> [What the task asks] Reproduce word for word the lines below, starting at the line that contains "Observing this photo, would" and ending with the final line.

> [Input material]

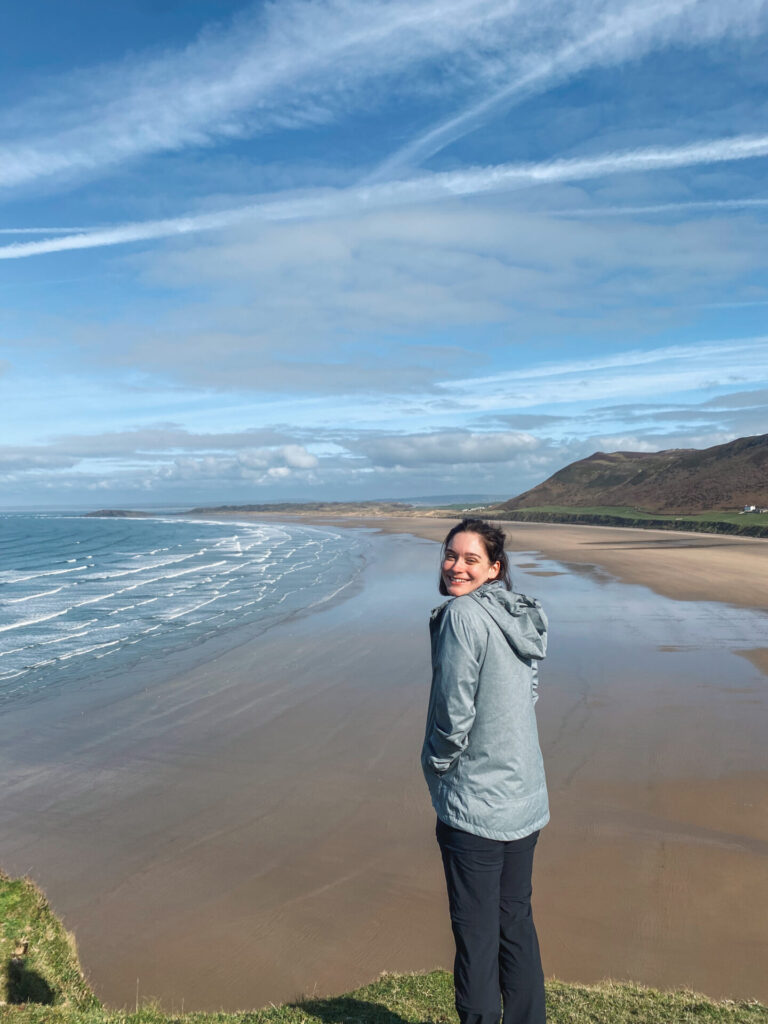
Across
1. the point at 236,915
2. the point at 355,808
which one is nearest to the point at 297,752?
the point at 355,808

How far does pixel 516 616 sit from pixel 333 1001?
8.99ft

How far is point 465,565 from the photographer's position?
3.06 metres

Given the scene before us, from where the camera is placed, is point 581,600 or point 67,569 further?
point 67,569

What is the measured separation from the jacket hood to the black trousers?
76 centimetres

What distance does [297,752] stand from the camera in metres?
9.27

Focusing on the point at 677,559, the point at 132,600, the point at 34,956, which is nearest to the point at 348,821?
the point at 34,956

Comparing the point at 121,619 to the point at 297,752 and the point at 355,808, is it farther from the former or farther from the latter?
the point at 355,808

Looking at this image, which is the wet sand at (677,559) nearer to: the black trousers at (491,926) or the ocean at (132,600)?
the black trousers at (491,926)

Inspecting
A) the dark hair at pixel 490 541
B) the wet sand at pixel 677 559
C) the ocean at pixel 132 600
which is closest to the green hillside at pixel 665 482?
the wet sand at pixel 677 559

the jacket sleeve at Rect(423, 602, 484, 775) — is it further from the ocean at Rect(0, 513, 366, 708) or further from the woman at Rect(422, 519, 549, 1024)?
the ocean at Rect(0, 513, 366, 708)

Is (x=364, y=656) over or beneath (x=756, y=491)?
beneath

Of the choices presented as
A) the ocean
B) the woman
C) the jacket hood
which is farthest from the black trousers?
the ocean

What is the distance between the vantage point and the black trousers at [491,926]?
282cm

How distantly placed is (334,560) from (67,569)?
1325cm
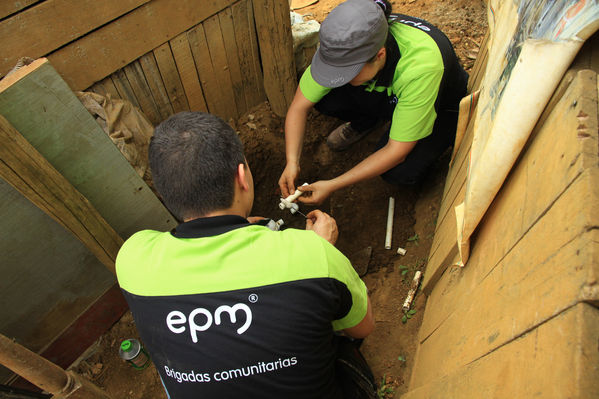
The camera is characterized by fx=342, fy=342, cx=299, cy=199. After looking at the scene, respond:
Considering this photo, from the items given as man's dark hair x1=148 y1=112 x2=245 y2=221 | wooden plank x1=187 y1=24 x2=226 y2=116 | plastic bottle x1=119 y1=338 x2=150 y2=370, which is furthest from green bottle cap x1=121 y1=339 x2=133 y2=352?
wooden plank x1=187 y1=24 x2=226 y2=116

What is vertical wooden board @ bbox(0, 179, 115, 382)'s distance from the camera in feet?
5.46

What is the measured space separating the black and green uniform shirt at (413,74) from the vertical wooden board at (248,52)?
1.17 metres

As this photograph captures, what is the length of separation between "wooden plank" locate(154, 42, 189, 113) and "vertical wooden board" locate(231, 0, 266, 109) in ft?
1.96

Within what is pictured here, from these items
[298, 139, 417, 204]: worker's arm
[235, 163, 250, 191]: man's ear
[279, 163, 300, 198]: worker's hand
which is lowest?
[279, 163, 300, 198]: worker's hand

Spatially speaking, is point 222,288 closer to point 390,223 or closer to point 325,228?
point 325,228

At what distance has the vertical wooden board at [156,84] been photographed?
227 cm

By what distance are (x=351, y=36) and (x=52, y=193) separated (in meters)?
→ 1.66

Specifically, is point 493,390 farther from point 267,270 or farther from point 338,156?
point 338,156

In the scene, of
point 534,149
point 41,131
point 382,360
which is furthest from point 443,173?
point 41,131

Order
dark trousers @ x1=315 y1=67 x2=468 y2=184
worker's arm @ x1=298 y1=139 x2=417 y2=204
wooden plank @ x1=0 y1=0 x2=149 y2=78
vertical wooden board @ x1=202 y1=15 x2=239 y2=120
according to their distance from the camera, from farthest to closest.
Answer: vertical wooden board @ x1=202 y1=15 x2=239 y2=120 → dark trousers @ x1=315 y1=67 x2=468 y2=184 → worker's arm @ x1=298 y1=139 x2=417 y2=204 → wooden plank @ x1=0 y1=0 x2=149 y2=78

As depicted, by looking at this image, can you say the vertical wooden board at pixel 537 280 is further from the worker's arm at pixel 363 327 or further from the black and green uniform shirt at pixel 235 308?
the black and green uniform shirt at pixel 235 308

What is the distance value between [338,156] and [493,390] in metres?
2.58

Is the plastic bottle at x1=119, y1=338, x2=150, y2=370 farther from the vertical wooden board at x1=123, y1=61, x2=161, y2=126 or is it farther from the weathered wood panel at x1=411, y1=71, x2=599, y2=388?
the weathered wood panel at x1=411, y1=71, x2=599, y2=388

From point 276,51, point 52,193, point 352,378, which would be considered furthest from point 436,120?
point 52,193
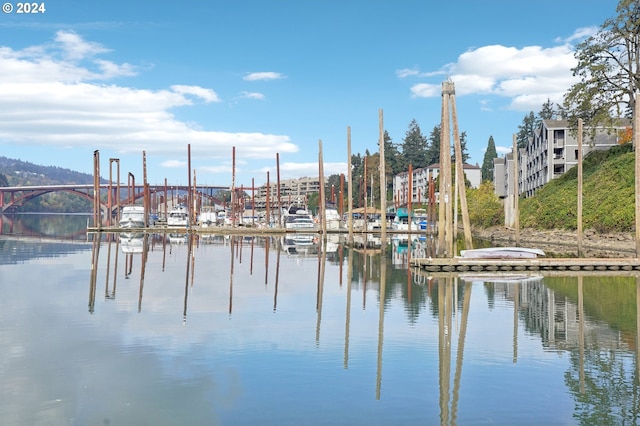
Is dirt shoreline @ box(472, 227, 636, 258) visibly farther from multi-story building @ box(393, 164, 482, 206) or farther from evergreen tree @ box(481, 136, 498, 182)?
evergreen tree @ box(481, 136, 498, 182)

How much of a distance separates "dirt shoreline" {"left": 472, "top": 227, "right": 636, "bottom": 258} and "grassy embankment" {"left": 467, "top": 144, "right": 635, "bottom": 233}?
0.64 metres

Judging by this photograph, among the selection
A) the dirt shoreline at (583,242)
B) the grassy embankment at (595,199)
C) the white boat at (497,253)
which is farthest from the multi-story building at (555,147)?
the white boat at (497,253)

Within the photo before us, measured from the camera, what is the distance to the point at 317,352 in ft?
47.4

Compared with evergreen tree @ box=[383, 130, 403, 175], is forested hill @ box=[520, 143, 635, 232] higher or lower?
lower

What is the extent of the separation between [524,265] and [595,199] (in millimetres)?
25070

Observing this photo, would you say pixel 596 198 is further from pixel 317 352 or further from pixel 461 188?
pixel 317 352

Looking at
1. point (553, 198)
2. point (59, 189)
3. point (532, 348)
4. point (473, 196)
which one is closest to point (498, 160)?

> [Response for this exercise]
Observing this photo, would you say pixel 596 198 is further from pixel 317 352 or further from pixel 461 188?
pixel 317 352

Looking at
1. point (553, 198)
2. point (59, 189)
3. point (532, 348)
4. point (473, 196)
which one is closest to point (498, 160)?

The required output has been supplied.